Sulla formazione, poi, “Heresaz aveva fatto una decina di corsi come escavatorista” e, quanto all'ammassamento del materiale ai margini, “Merlet non era in cantiere, quindi al limite gli andrebbe contestata una condotta omissiva”. Però ha mandato a fare il lavoro “una persona con trent'anni di esperienza, che di scavi ne avrà fatti a centinaia”, ma costui ha compiuto “una cosa priva di senso”. “Dalle indagini – ha sottolineato l'avvocato – emerge che Jaccod abbia chiesto di cambiare la benna”, mettendone una più piccola, ma “è evidente che così si aumentassero i rischi di crollo”.

Il legale ha quindi chiuso invocando l'assoluzione per il suo assistito: “ha già sofferto una misura molto significativa (l'interdizione all'esercizio dell'attività edile per sei mesi, ndr.)”, durante la quale “i dipendenti sono stati, per tutto il periodo, in cassa integrazione. Se doveva essere in qualche modo punito, è ampiamente avvenuto”.

A Gaspard, il pm Pizzato aveva contestato, sia come progettista, sia come direttore dei lavori, “l'omessa predisposizione di un progetto completo”, la mancanza di “vigilanza sul cantiere” (“risulta fosse presente il giorno dell'incidente, ma si era allontanato prima”) e l'“omissione di aver richiesto a Merlet di redigere un piano di sicurezza”. Nella sua requisitoria, finita con la richiesta di dieci mesi di condanna per l'architetto, il sostituto procuratore si era anche soffermato sulla condotta dei due lavoratori, affermando che “Heresaz non ha disatteso alcuna indicazione, anche perché non ne ha ricevute dal datore di lavoro”, mentre “Jaccod era addetto unicamente alla posatura delle tubazioni e non aveva ruoli sullo scavo”.

Sul coinvolgimento di Gaspard come responsabile della direzione lavori, l'avvocato difensore Ivan Pasquettaz, ha ribadito che la citazione a giudizio è avvenuta “come progettista” e le violazioni addotte dal pm “non si possono applicare a lui in quanto tale”, fatto che ne esclude la “rimproverabilità”, perché in veste di libero professionista occupatosi degli elaborati tecnici “non ha posizione di garanzia”.

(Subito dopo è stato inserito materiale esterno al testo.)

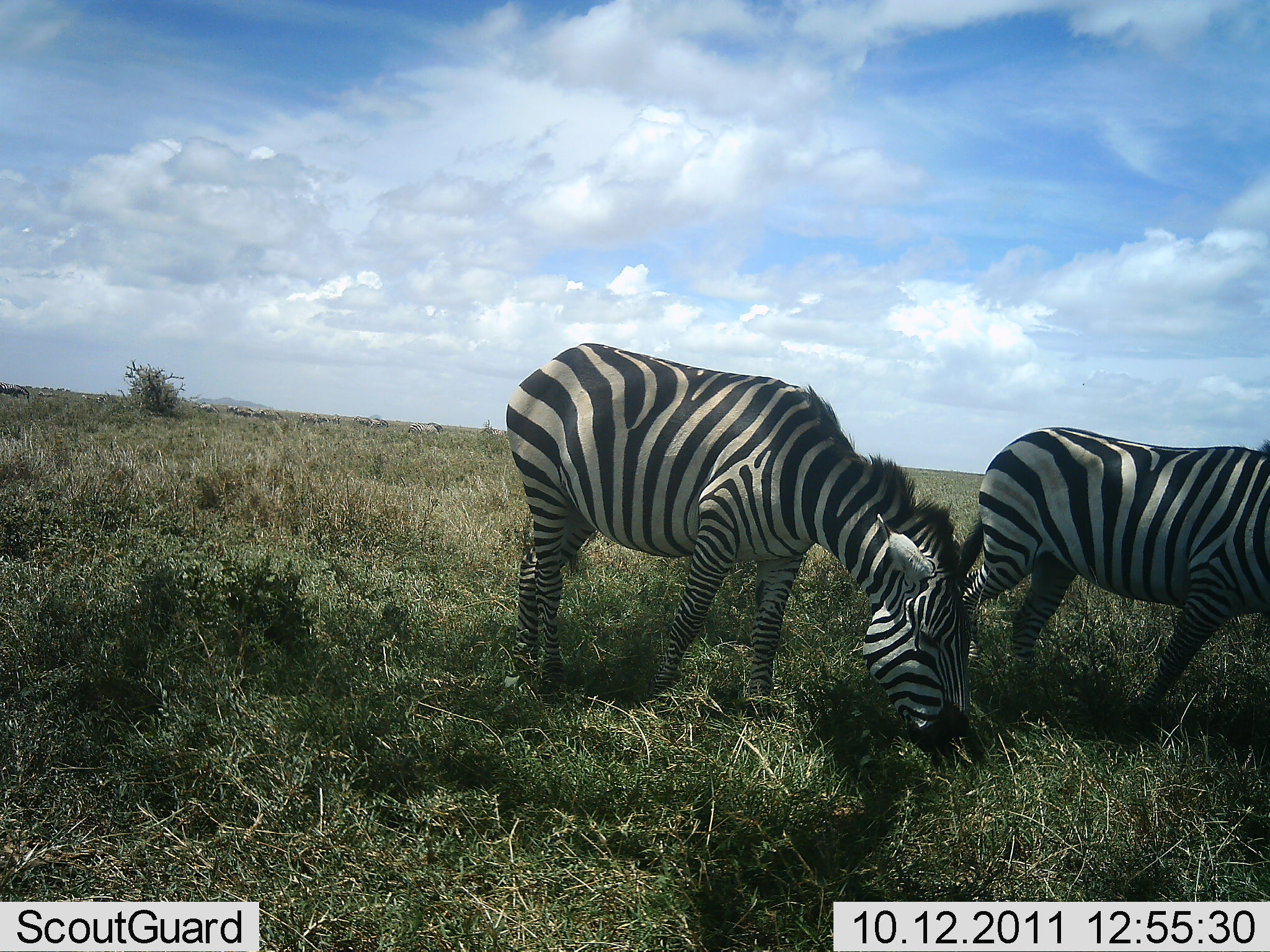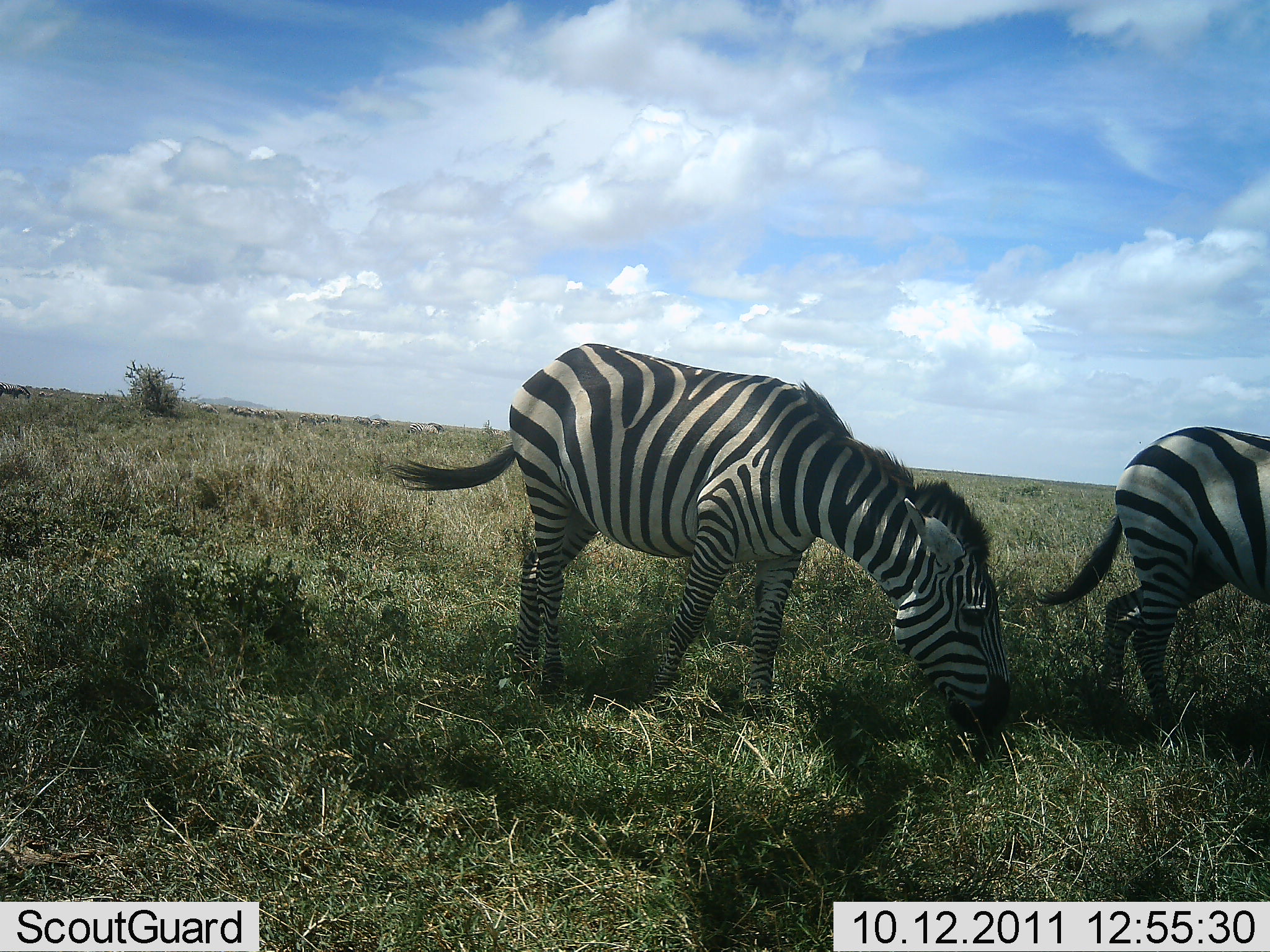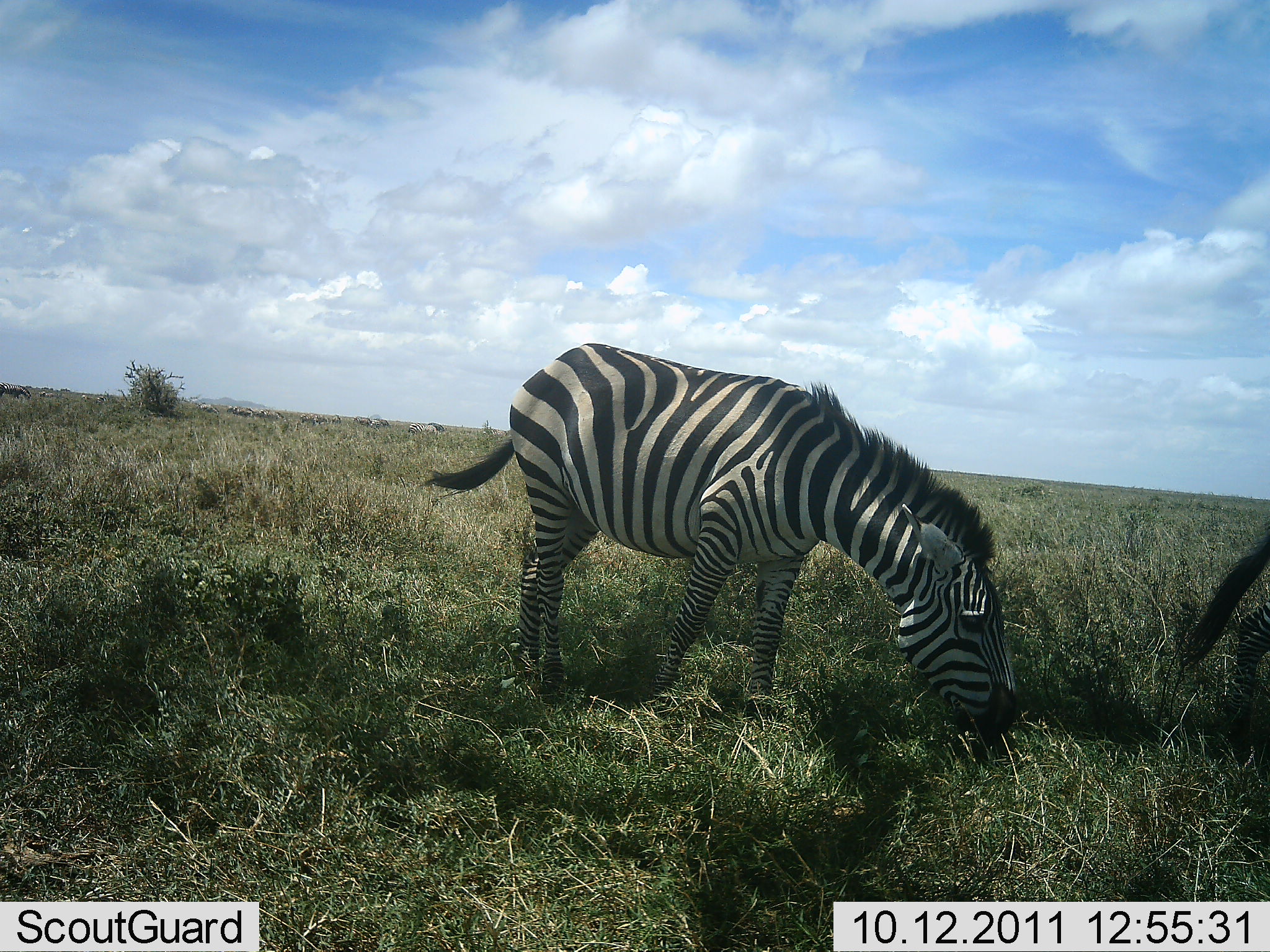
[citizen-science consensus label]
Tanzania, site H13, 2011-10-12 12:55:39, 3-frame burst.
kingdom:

Il legale ha quindi messo l'accento sul fatto che i due lavoratori all'opera quel giorno, cioé Heresaz e la vittima dell'incidente, “hanno compiuto almeno tre scelte anomale”, scavando “molto più in profondità delle indicazioni progettuali”, usando “una benna più piccola di quella iniziale, aumentando i rischi di crollo” ed entrando “nello scavo, mentre le tubazioni si posano normalmente da fuori, con la corda”. Dopodiché, Gaspard era “progettista, non lo si può chiamare in causa come direttore dei lavori”. Un'affermazione ritenuta valida dal giudice per il processo odierno, celebrato con rito abbreviato, ma – alla luce del rinvio del fascicolo in Procura – non in valore assoluto.